Despite a couple of wrong turns along the network of trails in the shady forest, I eventually found the path again and soon ended up on a high ridge, looking south across the Vale of Pewsey. The views here were stunning, the low green hills fading to grey as they rolled gently into the distance.

It was obvious by now that I was nearing the magical landscape of Avebury. My map was dotted with little stars marked as Tumuli in that distinctive gothic script used by the Ordnance Survey to denote ‘sites of antiquity’. As I arrived at Knapp Hill I spotted the charmingly named Adam’s Grave, a long, low ancient burial place on the crest of a nearby hill.

Adam's Grave, Wiltshire

Adam’s Grave, Wiltshire

The next stretch of my journey was uphill again, along the ancient Ridgeway which leads northwards from this spot toward the famous White Horse of Uffington. I was now walking in the footsteps of our ancestors going back centuries, maybe even millenia, as I puffed my way to the top of the ridge.

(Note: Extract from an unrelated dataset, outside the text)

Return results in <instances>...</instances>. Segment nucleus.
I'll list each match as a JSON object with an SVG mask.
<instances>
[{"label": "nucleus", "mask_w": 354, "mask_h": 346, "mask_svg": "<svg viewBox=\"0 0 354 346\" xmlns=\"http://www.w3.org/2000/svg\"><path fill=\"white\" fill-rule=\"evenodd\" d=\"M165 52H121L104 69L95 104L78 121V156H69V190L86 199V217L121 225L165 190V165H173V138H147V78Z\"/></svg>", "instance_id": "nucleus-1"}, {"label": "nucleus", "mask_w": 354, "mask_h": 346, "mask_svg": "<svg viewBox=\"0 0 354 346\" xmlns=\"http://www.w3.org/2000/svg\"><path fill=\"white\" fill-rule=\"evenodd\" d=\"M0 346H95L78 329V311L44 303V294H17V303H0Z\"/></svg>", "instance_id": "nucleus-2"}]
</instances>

Walking the ancient Ridgeway, Wiltshire

Walking the ancient Ridgeway, Wiltshire

Towards the summit I walked back across the Wansdyke, larger here but more overgrown with trees and scrub. The vista from the other side was magnificent, facing north now towards my destination. As I scuttled down the chalky, flint-flecked path two birds of prey, buzzards perhaps, or maybe red kites, wheeled and swooped playfully above me, their sharp cries cutting through the soft sigh of the breeze. The sun was hidden now, and I could see an ominous bank of grey cloud moving in speedily from the north.

I knew I was nearing my destination when I spotted the distinctive shape of Silbury Hill in the valley below. Soon I was in the pretty village of East Kennet, with its quiet lanes and thatched cottages, the wooded mound of East Kennet Long Barrow looming on the rise to my left. Not much later I took a short detour to see the impressive remains of West Kennet Long Barrow, now extensively excavated and open to curious visitors. Inside I noticed the strong scent of incense, and in one of the burial chambers I found a lit candle sitting next to a strange corn dolly, a pagan offering of some sort I suppose.

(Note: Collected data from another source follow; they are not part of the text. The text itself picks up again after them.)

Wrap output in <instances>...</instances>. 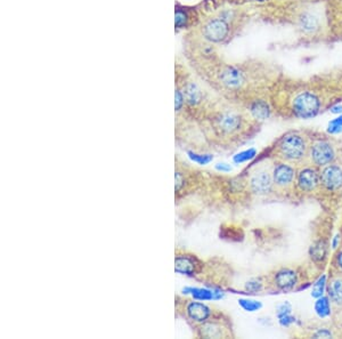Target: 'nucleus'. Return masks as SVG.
I'll return each mask as SVG.
<instances>
[{
    "label": "nucleus",
    "instance_id": "0eeeda50",
    "mask_svg": "<svg viewBox=\"0 0 342 339\" xmlns=\"http://www.w3.org/2000/svg\"><path fill=\"white\" fill-rule=\"evenodd\" d=\"M216 129L222 135H233L238 133L242 127V118L235 112H223L215 120Z\"/></svg>",
    "mask_w": 342,
    "mask_h": 339
},
{
    "label": "nucleus",
    "instance_id": "f257e3e1",
    "mask_svg": "<svg viewBox=\"0 0 342 339\" xmlns=\"http://www.w3.org/2000/svg\"><path fill=\"white\" fill-rule=\"evenodd\" d=\"M176 309L177 313H182L187 321L195 325L212 319V308L210 306L200 302L182 299L178 296L176 298Z\"/></svg>",
    "mask_w": 342,
    "mask_h": 339
},
{
    "label": "nucleus",
    "instance_id": "f8f14e48",
    "mask_svg": "<svg viewBox=\"0 0 342 339\" xmlns=\"http://www.w3.org/2000/svg\"><path fill=\"white\" fill-rule=\"evenodd\" d=\"M295 178L294 168L288 163H277L273 170L274 185L281 189H287Z\"/></svg>",
    "mask_w": 342,
    "mask_h": 339
},
{
    "label": "nucleus",
    "instance_id": "a878e982",
    "mask_svg": "<svg viewBox=\"0 0 342 339\" xmlns=\"http://www.w3.org/2000/svg\"><path fill=\"white\" fill-rule=\"evenodd\" d=\"M328 133L331 134H338L342 131V116L339 118H335L334 120H332L330 124H328Z\"/></svg>",
    "mask_w": 342,
    "mask_h": 339
},
{
    "label": "nucleus",
    "instance_id": "393cba45",
    "mask_svg": "<svg viewBox=\"0 0 342 339\" xmlns=\"http://www.w3.org/2000/svg\"><path fill=\"white\" fill-rule=\"evenodd\" d=\"M255 156H256V150L251 149V150L244 151V152L238 154V156L234 158V161L236 163L245 162V161H249V160H251L252 158H255Z\"/></svg>",
    "mask_w": 342,
    "mask_h": 339
},
{
    "label": "nucleus",
    "instance_id": "6ab92c4d",
    "mask_svg": "<svg viewBox=\"0 0 342 339\" xmlns=\"http://www.w3.org/2000/svg\"><path fill=\"white\" fill-rule=\"evenodd\" d=\"M301 26L307 31H312L318 26V19L312 14H305L301 18Z\"/></svg>",
    "mask_w": 342,
    "mask_h": 339
},
{
    "label": "nucleus",
    "instance_id": "39448f33",
    "mask_svg": "<svg viewBox=\"0 0 342 339\" xmlns=\"http://www.w3.org/2000/svg\"><path fill=\"white\" fill-rule=\"evenodd\" d=\"M311 163L317 167H325L333 162L335 158V151L333 146L326 141H318L310 146L308 151Z\"/></svg>",
    "mask_w": 342,
    "mask_h": 339
},
{
    "label": "nucleus",
    "instance_id": "ddd939ff",
    "mask_svg": "<svg viewBox=\"0 0 342 339\" xmlns=\"http://www.w3.org/2000/svg\"><path fill=\"white\" fill-rule=\"evenodd\" d=\"M299 189L304 192H311L321 183V175L312 167H306L299 172L297 176Z\"/></svg>",
    "mask_w": 342,
    "mask_h": 339
},
{
    "label": "nucleus",
    "instance_id": "bb28decb",
    "mask_svg": "<svg viewBox=\"0 0 342 339\" xmlns=\"http://www.w3.org/2000/svg\"><path fill=\"white\" fill-rule=\"evenodd\" d=\"M245 289L249 292H252V294H255V292L260 291L262 289V284L260 281H259L258 279L251 280V281H249L248 284L245 285Z\"/></svg>",
    "mask_w": 342,
    "mask_h": 339
},
{
    "label": "nucleus",
    "instance_id": "4468645a",
    "mask_svg": "<svg viewBox=\"0 0 342 339\" xmlns=\"http://www.w3.org/2000/svg\"><path fill=\"white\" fill-rule=\"evenodd\" d=\"M298 276L293 269L284 268L278 271L275 274L274 284L278 289H281L283 291L291 290L294 288V285H297Z\"/></svg>",
    "mask_w": 342,
    "mask_h": 339
},
{
    "label": "nucleus",
    "instance_id": "7ed1b4c3",
    "mask_svg": "<svg viewBox=\"0 0 342 339\" xmlns=\"http://www.w3.org/2000/svg\"><path fill=\"white\" fill-rule=\"evenodd\" d=\"M203 263L194 253L183 249H176L175 251V271L182 275L196 278L203 272Z\"/></svg>",
    "mask_w": 342,
    "mask_h": 339
},
{
    "label": "nucleus",
    "instance_id": "423d86ee",
    "mask_svg": "<svg viewBox=\"0 0 342 339\" xmlns=\"http://www.w3.org/2000/svg\"><path fill=\"white\" fill-rule=\"evenodd\" d=\"M197 336L201 338H228L232 336L231 329L226 327L219 320H210L203 322V323L196 325Z\"/></svg>",
    "mask_w": 342,
    "mask_h": 339
},
{
    "label": "nucleus",
    "instance_id": "dca6fc26",
    "mask_svg": "<svg viewBox=\"0 0 342 339\" xmlns=\"http://www.w3.org/2000/svg\"><path fill=\"white\" fill-rule=\"evenodd\" d=\"M250 111L251 114L256 119L258 120H265L267 119L271 114V110H269L268 104L265 101H256L253 102L250 107Z\"/></svg>",
    "mask_w": 342,
    "mask_h": 339
},
{
    "label": "nucleus",
    "instance_id": "cd10ccee",
    "mask_svg": "<svg viewBox=\"0 0 342 339\" xmlns=\"http://www.w3.org/2000/svg\"><path fill=\"white\" fill-rule=\"evenodd\" d=\"M188 154H189V157L192 158L194 161H195V162L200 163V164H206L212 160L211 156H202V154H195L193 152H188Z\"/></svg>",
    "mask_w": 342,
    "mask_h": 339
},
{
    "label": "nucleus",
    "instance_id": "1a4fd4ad",
    "mask_svg": "<svg viewBox=\"0 0 342 339\" xmlns=\"http://www.w3.org/2000/svg\"><path fill=\"white\" fill-rule=\"evenodd\" d=\"M229 26L225 19L215 18L209 21L203 28V36L211 42H222L228 36Z\"/></svg>",
    "mask_w": 342,
    "mask_h": 339
},
{
    "label": "nucleus",
    "instance_id": "a211bd4d",
    "mask_svg": "<svg viewBox=\"0 0 342 339\" xmlns=\"http://www.w3.org/2000/svg\"><path fill=\"white\" fill-rule=\"evenodd\" d=\"M315 311L320 318H326L330 315V302L327 297H320L315 304Z\"/></svg>",
    "mask_w": 342,
    "mask_h": 339
},
{
    "label": "nucleus",
    "instance_id": "5701e85b",
    "mask_svg": "<svg viewBox=\"0 0 342 339\" xmlns=\"http://www.w3.org/2000/svg\"><path fill=\"white\" fill-rule=\"evenodd\" d=\"M324 287H325V276L323 278H321L316 284L314 285V288H312V297L315 298H320L323 296V291H324Z\"/></svg>",
    "mask_w": 342,
    "mask_h": 339
},
{
    "label": "nucleus",
    "instance_id": "6e6552de",
    "mask_svg": "<svg viewBox=\"0 0 342 339\" xmlns=\"http://www.w3.org/2000/svg\"><path fill=\"white\" fill-rule=\"evenodd\" d=\"M273 185H274L273 173H269L266 169L256 170L249 179L250 190L256 194H266L271 192Z\"/></svg>",
    "mask_w": 342,
    "mask_h": 339
},
{
    "label": "nucleus",
    "instance_id": "2eb2a0df",
    "mask_svg": "<svg viewBox=\"0 0 342 339\" xmlns=\"http://www.w3.org/2000/svg\"><path fill=\"white\" fill-rule=\"evenodd\" d=\"M183 91L184 100H185V104L188 105L190 107H197L201 103L203 100L202 91L200 89L199 86L194 82H187L186 85H184L183 88H180Z\"/></svg>",
    "mask_w": 342,
    "mask_h": 339
},
{
    "label": "nucleus",
    "instance_id": "412c9836",
    "mask_svg": "<svg viewBox=\"0 0 342 339\" xmlns=\"http://www.w3.org/2000/svg\"><path fill=\"white\" fill-rule=\"evenodd\" d=\"M310 253L315 261H322V258H324L325 255H326V248H325L324 243L318 242L314 247H311Z\"/></svg>",
    "mask_w": 342,
    "mask_h": 339
},
{
    "label": "nucleus",
    "instance_id": "c756f323",
    "mask_svg": "<svg viewBox=\"0 0 342 339\" xmlns=\"http://www.w3.org/2000/svg\"><path fill=\"white\" fill-rule=\"evenodd\" d=\"M337 264L339 266V268H340L342 271V250L338 253V256H337Z\"/></svg>",
    "mask_w": 342,
    "mask_h": 339
},
{
    "label": "nucleus",
    "instance_id": "20e7f679",
    "mask_svg": "<svg viewBox=\"0 0 342 339\" xmlns=\"http://www.w3.org/2000/svg\"><path fill=\"white\" fill-rule=\"evenodd\" d=\"M320 98L317 97V95L310 93V91L299 94L294 98L293 105H292L294 114L301 119H309V118L315 117L320 111Z\"/></svg>",
    "mask_w": 342,
    "mask_h": 339
},
{
    "label": "nucleus",
    "instance_id": "aec40b11",
    "mask_svg": "<svg viewBox=\"0 0 342 339\" xmlns=\"http://www.w3.org/2000/svg\"><path fill=\"white\" fill-rule=\"evenodd\" d=\"M186 290L190 291V294L193 295L194 298L200 299V301H210L213 298V292H210L205 289H199V288H190L186 289Z\"/></svg>",
    "mask_w": 342,
    "mask_h": 339
},
{
    "label": "nucleus",
    "instance_id": "f03ea898",
    "mask_svg": "<svg viewBox=\"0 0 342 339\" xmlns=\"http://www.w3.org/2000/svg\"><path fill=\"white\" fill-rule=\"evenodd\" d=\"M308 146L305 138L299 134H288L278 144V153L284 160L295 162L300 161L308 154Z\"/></svg>",
    "mask_w": 342,
    "mask_h": 339
},
{
    "label": "nucleus",
    "instance_id": "4be33fe9",
    "mask_svg": "<svg viewBox=\"0 0 342 339\" xmlns=\"http://www.w3.org/2000/svg\"><path fill=\"white\" fill-rule=\"evenodd\" d=\"M239 304L242 306V308H244L245 311L248 312H255L256 309L261 307L260 303L256 301H246V299H241V301H239Z\"/></svg>",
    "mask_w": 342,
    "mask_h": 339
},
{
    "label": "nucleus",
    "instance_id": "c85d7f7f",
    "mask_svg": "<svg viewBox=\"0 0 342 339\" xmlns=\"http://www.w3.org/2000/svg\"><path fill=\"white\" fill-rule=\"evenodd\" d=\"M314 337L316 338H330L332 337L331 331L326 330V329H322V330H318L317 332H315Z\"/></svg>",
    "mask_w": 342,
    "mask_h": 339
},
{
    "label": "nucleus",
    "instance_id": "b1692460",
    "mask_svg": "<svg viewBox=\"0 0 342 339\" xmlns=\"http://www.w3.org/2000/svg\"><path fill=\"white\" fill-rule=\"evenodd\" d=\"M187 23V14L183 9L177 8L176 9V28L182 29L186 25Z\"/></svg>",
    "mask_w": 342,
    "mask_h": 339
},
{
    "label": "nucleus",
    "instance_id": "9b49d317",
    "mask_svg": "<svg viewBox=\"0 0 342 339\" xmlns=\"http://www.w3.org/2000/svg\"><path fill=\"white\" fill-rule=\"evenodd\" d=\"M321 183L325 189L337 191L342 187V169L337 164H327L321 173Z\"/></svg>",
    "mask_w": 342,
    "mask_h": 339
},
{
    "label": "nucleus",
    "instance_id": "f3484780",
    "mask_svg": "<svg viewBox=\"0 0 342 339\" xmlns=\"http://www.w3.org/2000/svg\"><path fill=\"white\" fill-rule=\"evenodd\" d=\"M328 296L337 305H342V279H335L328 285Z\"/></svg>",
    "mask_w": 342,
    "mask_h": 339
},
{
    "label": "nucleus",
    "instance_id": "7c9ffc66",
    "mask_svg": "<svg viewBox=\"0 0 342 339\" xmlns=\"http://www.w3.org/2000/svg\"><path fill=\"white\" fill-rule=\"evenodd\" d=\"M260 1H264V0H260Z\"/></svg>",
    "mask_w": 342,
    "mask_h": 339
},
{
    "label": "nucleus",
    "instance_id": "9d476101",
    "mask_svg": "<svg viewBox=\"0 0 342 339\" xmlns=\"http://www.w3.org/2000/svg\"><path fill=\"white\" fill-rule=\"evenodd\" d=\"M219 81L229 90H236L244 84V73L235 67H225L219 72Z\"/></svg>",
    "mask_w": 342,
    "mask_h": 339
}]
</instances>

Huge stones around the entrance to West Kennet Long Barrow, Wiltshire

Huge stones around the entrance to West Kennet Long Barrow, Wiltshire

Sitting on top of the barrow offered more wonderful views of the surrounding fields, and also the opportunity to take of my heavy boots and grab something to eat. But before long I was up again, and walking down towards the main road, past an old oak tree hung with colourful ribbons and offerings, and on towards the village and prehistoric henge of Avebury.